Lire un texte n’est pas aussi facile que le commun des mortels congolais le croit

Je comprends finalement pourquoi j’ai eu, le long de mon parcours séminaristal et universitaire en philosophie, plus ou moins cinq cours sur les textes :la critique historique, l’exégèse biblique, l’herméneutique, la philosophie du langage et la philosophie analytique. Oui. Lire un texte et le comprendre, c’est pas un pis-aller. Lire un texte et le comprendre n’est pas du tout facile. Dans le contexte congolais où  »la trahison des élites intellectuelles » a conduit à la relativisation des choses de l’intelligence, la lecture des textes devient l’une des choses les plus compliquées du monde.

Quand  »un pasteur » affirme que Dieu m’a dit ceci ou cela, il n’est pas possible de lui poser cette question :  »Qu’est-ce cela signifie que Dieu m’a dit ? » Ou celle-ci :  »A partir d’où parles-tu ? »Ou cette autre :  »Quelle est la forme de discours (ou de langage) auquel vous recourez quand vous dites :  »Dieu m’a dit » ? Ou encore cette autre :  »Un langage performatif est-il l’équivalent d’un discours constatif ? » Ou enfin, cette autre question :  »L’expression de mes convictions religieuses est-elle la même chose que celle du constat des faits tel que celui-ci : le soleil se lève à l’est et se couche à l’ouest ? ».

Depuis que  »les élites intellectuelles » ont été  »les nègres de service » des  »négriers des temps modernes » ou de l’hégémonie culturelle dominante, tout s’équivaut. Le relativisme intellectuel (et éthique) est en train de devenir la chose la plus partagée au cœur de l’Afrique. Des textes flous sont présentés comme étant les plus clairs du monde. Et le commun des mortels doit, à ses lectures, dire :  »Amen ». Le fanatisme, la volonté d’ignorer, le refus d’apprendre sont en train d’être imposés comme des principes d’épanouissement de la sphère politico-sociale congolaise. Les empêcheurs de penser en rond sont les cibles de thuriféraires et des applaudisseurs des ignorants.

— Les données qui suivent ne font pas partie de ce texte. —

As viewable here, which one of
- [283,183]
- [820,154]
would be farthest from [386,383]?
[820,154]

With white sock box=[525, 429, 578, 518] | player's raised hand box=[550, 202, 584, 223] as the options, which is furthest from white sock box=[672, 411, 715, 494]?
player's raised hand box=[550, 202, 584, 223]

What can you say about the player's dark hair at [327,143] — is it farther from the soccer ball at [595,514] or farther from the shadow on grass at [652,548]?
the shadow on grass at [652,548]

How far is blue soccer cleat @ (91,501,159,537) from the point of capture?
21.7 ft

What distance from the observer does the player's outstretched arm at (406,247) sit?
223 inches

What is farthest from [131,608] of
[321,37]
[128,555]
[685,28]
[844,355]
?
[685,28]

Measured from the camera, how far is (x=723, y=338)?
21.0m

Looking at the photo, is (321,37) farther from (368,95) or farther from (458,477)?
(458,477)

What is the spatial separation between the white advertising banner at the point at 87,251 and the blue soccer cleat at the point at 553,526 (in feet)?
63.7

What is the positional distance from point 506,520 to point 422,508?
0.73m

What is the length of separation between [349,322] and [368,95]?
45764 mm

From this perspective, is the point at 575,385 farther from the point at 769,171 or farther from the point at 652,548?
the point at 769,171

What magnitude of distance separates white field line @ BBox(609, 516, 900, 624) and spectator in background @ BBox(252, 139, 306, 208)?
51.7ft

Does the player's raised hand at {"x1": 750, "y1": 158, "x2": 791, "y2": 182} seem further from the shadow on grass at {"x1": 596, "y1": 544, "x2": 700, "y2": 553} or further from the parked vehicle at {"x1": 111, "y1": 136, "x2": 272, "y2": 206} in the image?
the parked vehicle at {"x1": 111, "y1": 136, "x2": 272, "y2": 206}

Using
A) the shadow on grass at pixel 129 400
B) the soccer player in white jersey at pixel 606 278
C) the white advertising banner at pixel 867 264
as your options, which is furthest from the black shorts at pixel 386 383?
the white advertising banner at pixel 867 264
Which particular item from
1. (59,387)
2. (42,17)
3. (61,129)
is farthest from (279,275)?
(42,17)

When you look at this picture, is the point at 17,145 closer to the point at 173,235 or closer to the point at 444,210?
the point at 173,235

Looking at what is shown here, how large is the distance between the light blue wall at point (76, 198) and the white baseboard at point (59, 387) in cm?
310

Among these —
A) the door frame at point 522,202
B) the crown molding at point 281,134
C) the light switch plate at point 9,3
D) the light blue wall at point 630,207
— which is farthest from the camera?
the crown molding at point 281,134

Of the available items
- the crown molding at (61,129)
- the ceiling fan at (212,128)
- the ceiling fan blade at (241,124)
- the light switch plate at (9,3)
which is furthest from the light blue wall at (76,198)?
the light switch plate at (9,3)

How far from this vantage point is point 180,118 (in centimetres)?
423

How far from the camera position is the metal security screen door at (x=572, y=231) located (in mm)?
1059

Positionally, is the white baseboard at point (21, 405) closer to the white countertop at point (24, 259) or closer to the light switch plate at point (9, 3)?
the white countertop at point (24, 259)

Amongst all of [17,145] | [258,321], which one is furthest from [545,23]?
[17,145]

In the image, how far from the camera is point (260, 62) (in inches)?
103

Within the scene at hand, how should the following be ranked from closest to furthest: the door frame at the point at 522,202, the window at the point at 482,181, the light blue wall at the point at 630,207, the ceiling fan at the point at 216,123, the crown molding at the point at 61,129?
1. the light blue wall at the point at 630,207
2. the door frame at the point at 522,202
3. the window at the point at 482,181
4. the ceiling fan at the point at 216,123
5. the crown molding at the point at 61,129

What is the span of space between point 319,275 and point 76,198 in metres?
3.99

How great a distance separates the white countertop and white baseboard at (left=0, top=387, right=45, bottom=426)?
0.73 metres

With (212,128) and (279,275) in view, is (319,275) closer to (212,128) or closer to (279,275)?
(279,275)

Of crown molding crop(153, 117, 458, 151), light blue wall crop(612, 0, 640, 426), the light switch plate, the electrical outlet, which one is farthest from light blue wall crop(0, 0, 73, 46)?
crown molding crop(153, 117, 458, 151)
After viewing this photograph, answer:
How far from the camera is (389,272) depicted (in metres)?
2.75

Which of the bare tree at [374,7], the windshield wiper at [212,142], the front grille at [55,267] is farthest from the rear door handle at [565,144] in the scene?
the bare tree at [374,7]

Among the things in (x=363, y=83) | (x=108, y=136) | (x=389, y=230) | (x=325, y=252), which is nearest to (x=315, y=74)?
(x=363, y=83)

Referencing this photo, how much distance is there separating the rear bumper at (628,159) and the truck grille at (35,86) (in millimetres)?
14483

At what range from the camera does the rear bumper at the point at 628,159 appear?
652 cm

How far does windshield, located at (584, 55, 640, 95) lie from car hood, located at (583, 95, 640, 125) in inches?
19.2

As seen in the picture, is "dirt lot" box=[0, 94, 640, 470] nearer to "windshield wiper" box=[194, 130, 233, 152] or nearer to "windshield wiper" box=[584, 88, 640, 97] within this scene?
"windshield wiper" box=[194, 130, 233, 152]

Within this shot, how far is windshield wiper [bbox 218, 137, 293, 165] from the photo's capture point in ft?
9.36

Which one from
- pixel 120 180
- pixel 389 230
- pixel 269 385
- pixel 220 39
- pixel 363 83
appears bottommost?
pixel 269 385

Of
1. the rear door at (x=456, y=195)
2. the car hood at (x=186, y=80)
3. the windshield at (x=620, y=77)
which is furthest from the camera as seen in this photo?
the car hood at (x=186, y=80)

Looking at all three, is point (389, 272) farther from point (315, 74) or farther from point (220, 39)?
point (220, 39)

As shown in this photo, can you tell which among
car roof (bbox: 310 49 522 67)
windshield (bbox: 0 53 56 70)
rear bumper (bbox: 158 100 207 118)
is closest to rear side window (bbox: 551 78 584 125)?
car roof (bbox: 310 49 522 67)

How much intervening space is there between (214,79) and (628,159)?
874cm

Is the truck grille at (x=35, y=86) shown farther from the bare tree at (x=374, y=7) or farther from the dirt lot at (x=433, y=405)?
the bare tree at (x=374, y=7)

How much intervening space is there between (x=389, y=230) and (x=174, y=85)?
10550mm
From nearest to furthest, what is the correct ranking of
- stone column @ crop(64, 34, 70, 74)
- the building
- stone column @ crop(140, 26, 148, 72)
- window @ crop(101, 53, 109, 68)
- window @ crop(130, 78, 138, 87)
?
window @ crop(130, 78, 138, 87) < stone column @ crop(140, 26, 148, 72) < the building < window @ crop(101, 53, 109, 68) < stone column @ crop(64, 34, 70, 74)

Et  »l’autre le sait ». Il sait qu’il nous domine plus par l’ignorance que par la force. Pendant que nous plongeons dans l’ignorance et la bêtise, lui, stocke les idées qu’il finira par nous imposer afin qu’il réalise ce qui serait irréalisable dans un contexte d’un espace publique ouvert à la diversité des formes de langage et au débat plus au moins serein ; c’est-à-dire non meurtrier. Je ne vois pas le Congo-Kinshasa sortir du bourbier dans cette confusion des formes de discours, dans ce  »Capharnaum » où le fanatisme est plus fort que tout. Je suis pessimiste sur le court terme !

Je crois que je continuerai à être reconnaissant à ces hommes et femmes qui m’ont appris au séminaire et à l’université les différentes formes de langage et le sens du conflit maîtrisé au cours duquel le désaccord signifie sa pérennisation pour l’humain en tant qu’être usant du discours, en tant qu’être politique. L’un d’eux avec qui je discute jusqu’à ce jour s’appelle Kalamba Nsapo. Merci, Monsieur Kalamba. Tu m’as appris de bonnes choses. Je suis et serai toujours fier de toi.